Asymptotically Optimal Thompson Sampling Based Policy for the Uniform Bandits and the Gaussian Bandits

Thompson sampling (TS) for the parametric stochastic multi-armed bandits has been well studied under the one-dimensional parametric models. It is often reported that TS is fairly insensitive to the choice of the prior when it comes to regret bounds. However, this property is not necessarily true when multiparameter models are considered, e.g., a Gaussian model with unknown mean and variance parameters. In this paper, we first extend the regret analysis of TS to the model of uniform distributions with unknown supports. Specifically, we show that a switch of noninformative priors drastically affects the regret in expectation. Through our analysis, the uniform prior is proven to be the optimal choice in terms of the expected regret, while the reference prior and the Jeffreys prior are found to be suboptimal, which is consistent with previous findings in the model of Gaussian distributions. However, the uniform prior is specific to the parameterization of the distributions, meaning that if an agent considers different parameterizations of the same model, the agent with the uniform prior might not always achieve the optimal performance. In light of this limitation, we propose a slightly modified TS-based policy, called TS with Truncation (TS-T), which can achieve the asymptotic optimality for the Gaussian distributions and the uniform distributions by using the reference prior and the Jeffreys prior that are invariant under one-to-one reparameterizations. The pre-processig of the posterior distribution is the key to TS-T, where we add an adaptive truncation procedure on the parameter space of the posterior distributions. Simulation results support our analysis, where TS-T shows the best performance in a finite-time horizon compared to other known optimal policies, while TS with the invariant priors performs poorly.

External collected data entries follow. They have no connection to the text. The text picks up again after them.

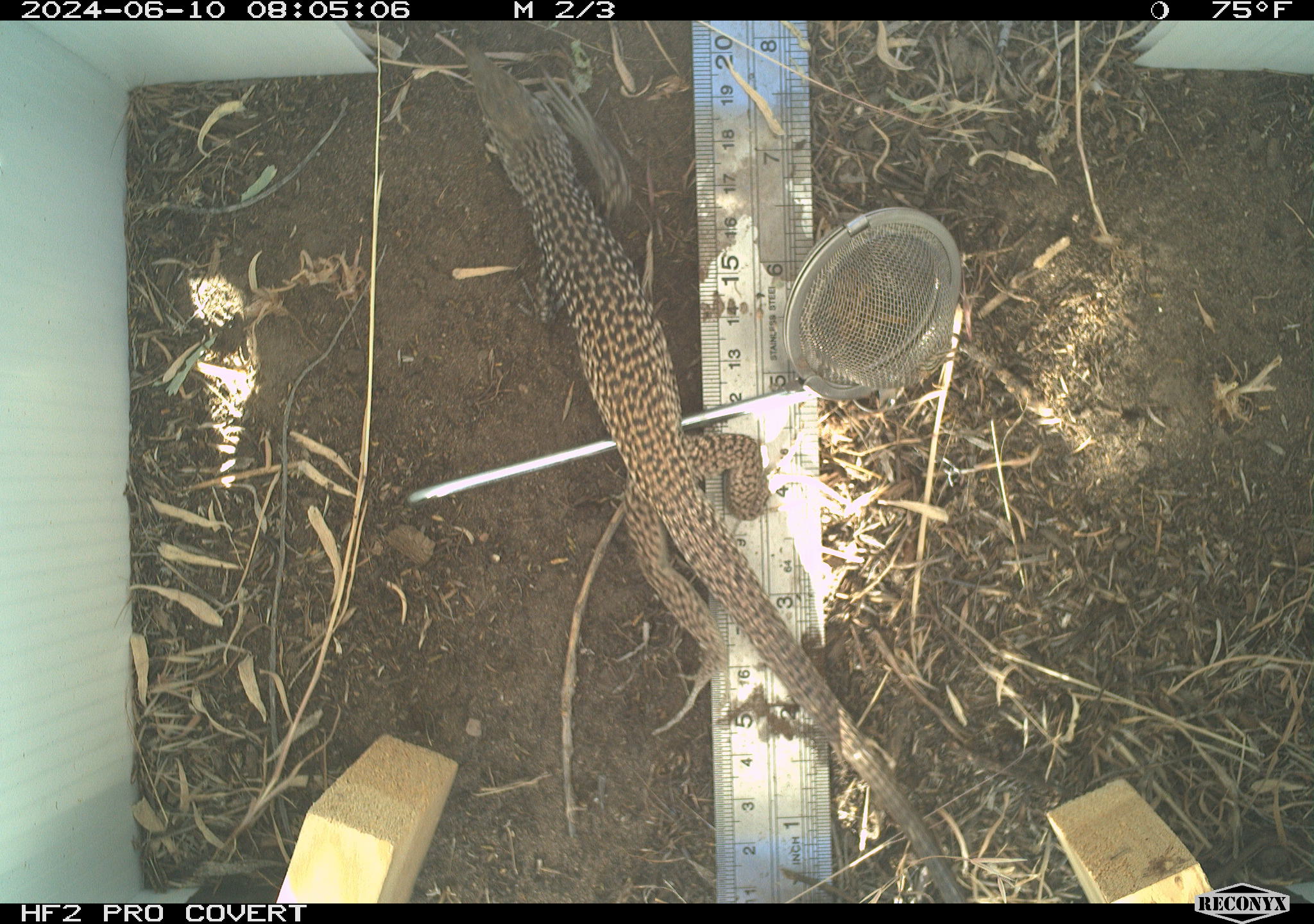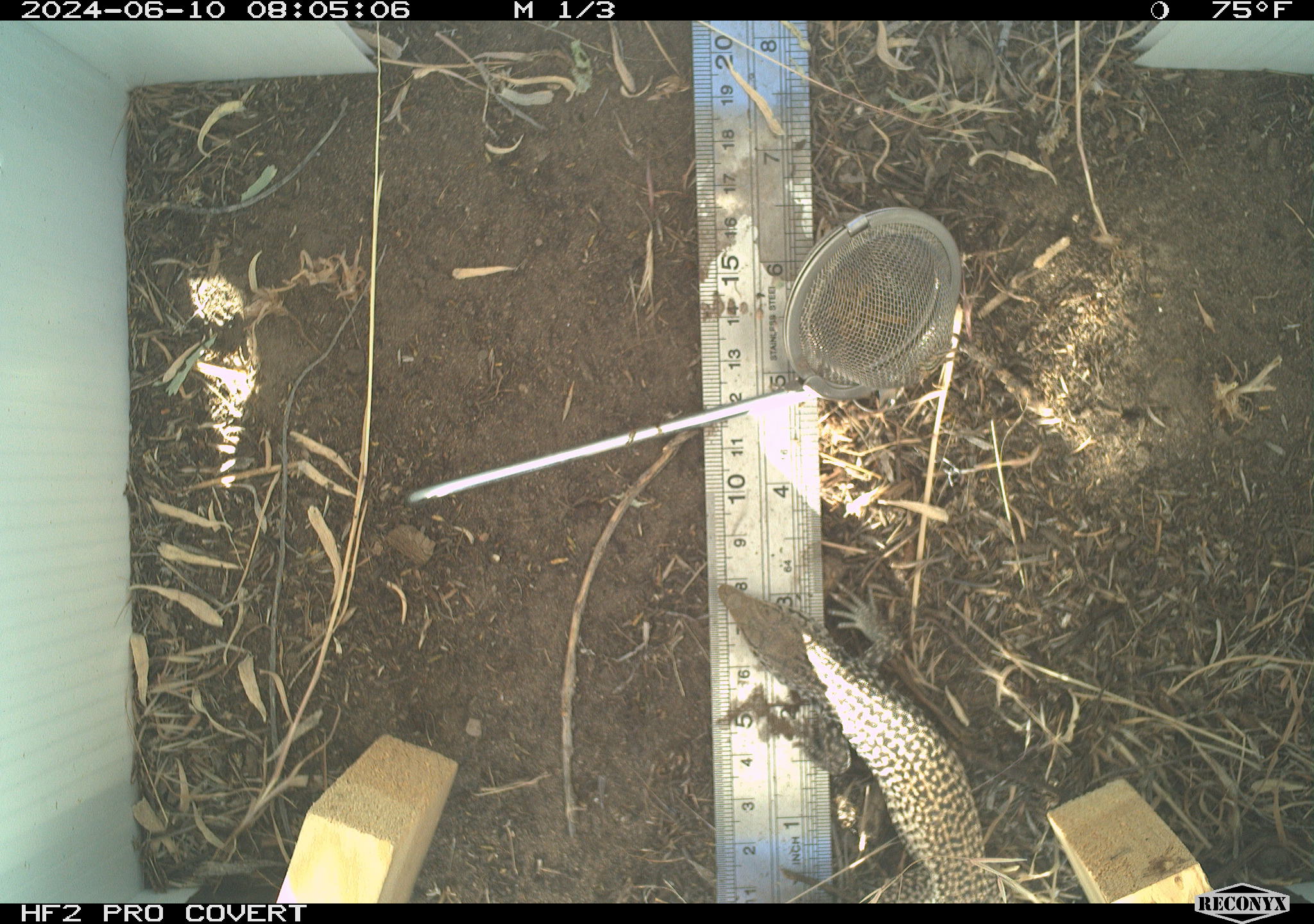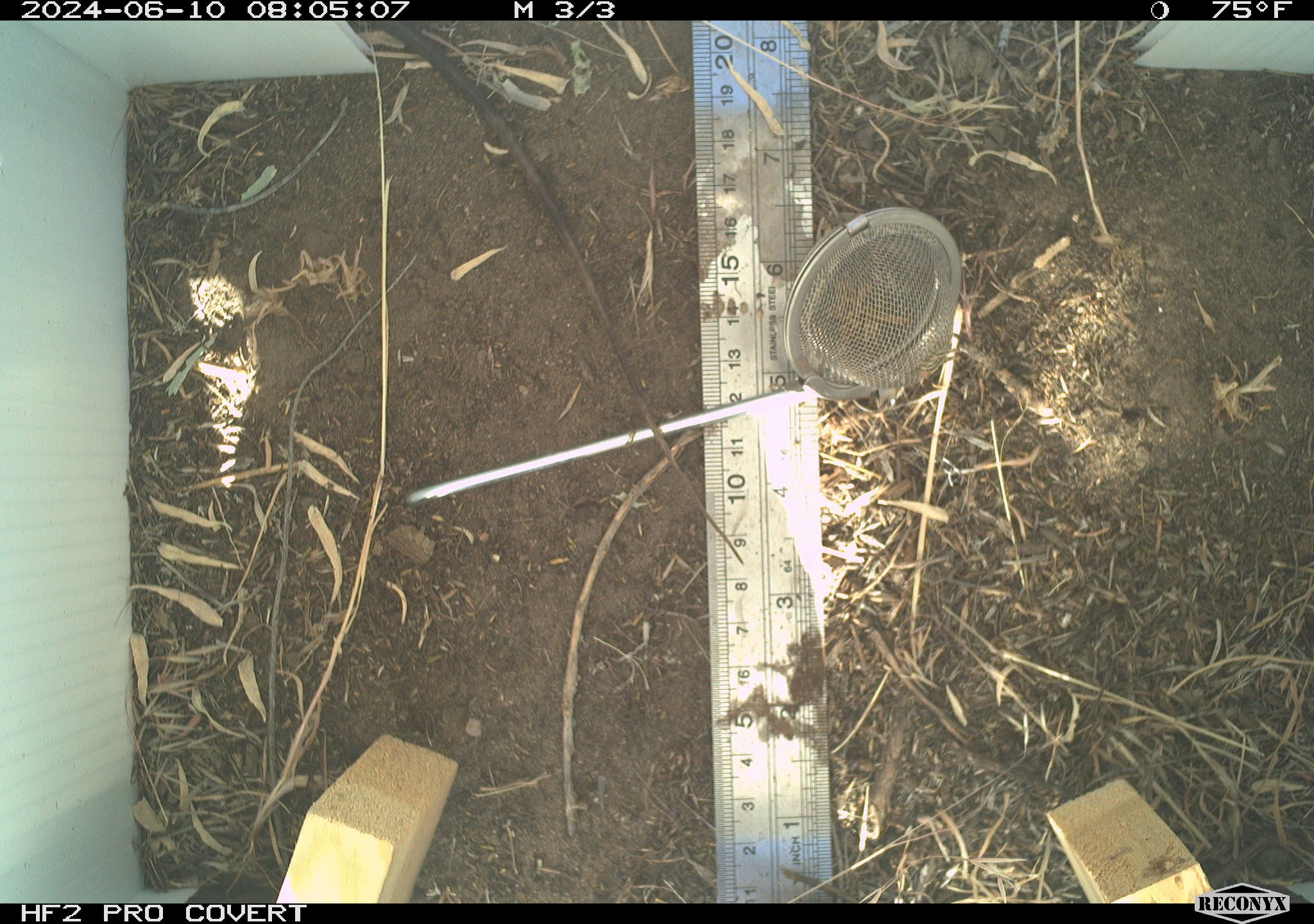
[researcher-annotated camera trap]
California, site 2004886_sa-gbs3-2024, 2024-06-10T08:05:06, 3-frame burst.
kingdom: Animalia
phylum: Chordata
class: Reptilia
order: Squamata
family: Teiidae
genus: Aspidoscelis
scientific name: Aspidoscelis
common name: whiptail lizards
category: aspidoscelis species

翻译：汤普森抽样（TS）在参数化随机多臂赌博机问题中已在一维参数模型下得到充分研究。通常认为TS在先验选择上对遗憾界具有相当程度的鲁棒性。然而当考虑多参数模型（例如均值与方差均未知的高斯模型）时，该性质未必成立。本文首先将TS的遗憾分析拓展至支持域未知的均匀分布模型。具体而言，我们证明非信息性先验的切换会显著影响期望遗憾值。通过分析证明，均匀先验是期望遗憾意义上的最优选择，而参考先验与Jeffreys先验被证实为次优，这与高斯分布模型中的发现一致。但均匀先验依赖于分布的具体参数化形式，这意味着若智能体考虑同一模型的不同参数化方案，采用均匀先验未必总能获得最优性能。有鉴于此，我们提出经微调的TS类策略——截断汤普森抽样（TS-T），该策略通过采用对一对一再参数化保持不变的参考先验与Jeffreys先验，可分别在高斯分布和均匀分布中实现渐近最优性。对后验分布的预处理是TS-T的关键技术环节，我们在后验分布的参数空间上引入了自适应截断过程。仿真结果支持我们的理论分析：在有限时域内TS-T相较于其他已知最优策略展现出最佳性能，而采用不变先验的原始TS表现欠佳。